Norwegian journalist and writer (born 1929)

Finn Bartol Horgen Jor (born 20 January 1929) is a Norwegian journalist and writer.

He was born in Kristiania as a son of Sverre A. Jor (1902–1962) and Ambjørg M. Horgen (1902–1970). He graduated from the University of Oslo in 1954 with a mag.art. degree in the history of ideas, with a thesis on Søren Kierkegaard, and was hired as a journalist in Morgenposten in 1955. He left in 1961 after a rather unsuccessful editorial attempt to emphasize cultural topics in the newspaper. After two years as a research fellow in NAVF he worked at a university college in Århus. He was hired in Aftenposten in 1964, and eventually became debate editor and cultural editor.
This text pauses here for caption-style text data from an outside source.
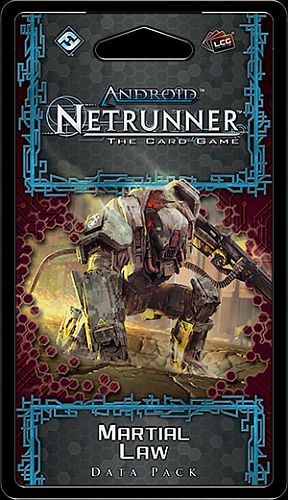 Android: Netrunner - Martial Law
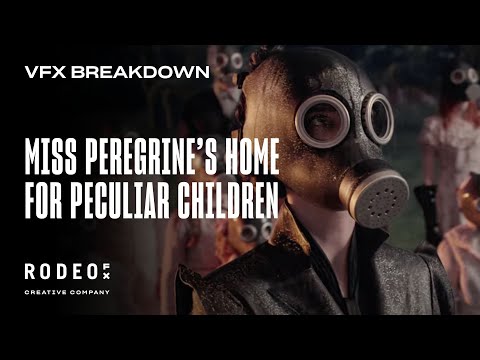 Miss Peregrine’s Home For Peculiar Children | VFX Breakdown by Rodeo FX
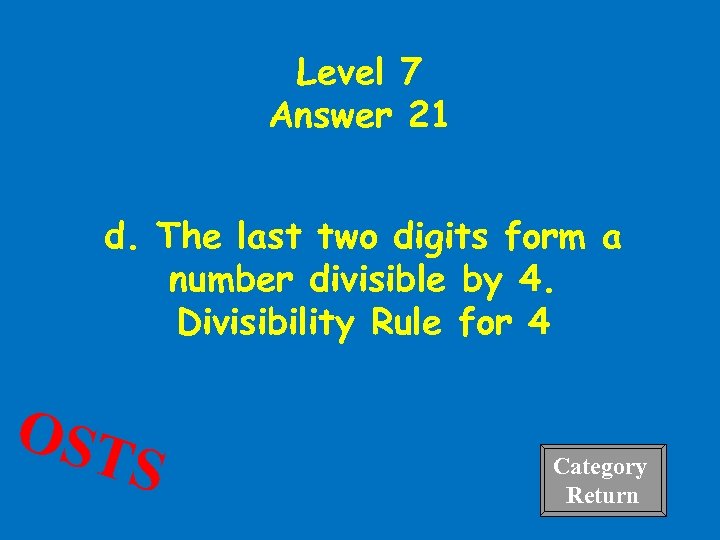 Level 7 Answer 21 d. The last two digits form a number divisible by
He retired in 1992. He has continued releasing books with topics ranging from the history of ideas, culture policy and cultural history to poems, essay collections and novels. Jor has been a jury member of Nordic Council's Literature Prize, has chaired Norwegian Non-Fiction Writers Association and was a co-founder of Kopinor.

He was married to Louise Vislie from 1954 to 1969, and later to Finnish citizen Eeva-Liisa Sallinen. He chaired the Norwegian-Finnish Association from 1991 to 1992, and in 1995 he was decorated as a Knight, First Class of the Order of the Lion of Finland. He lives at Bekkestua.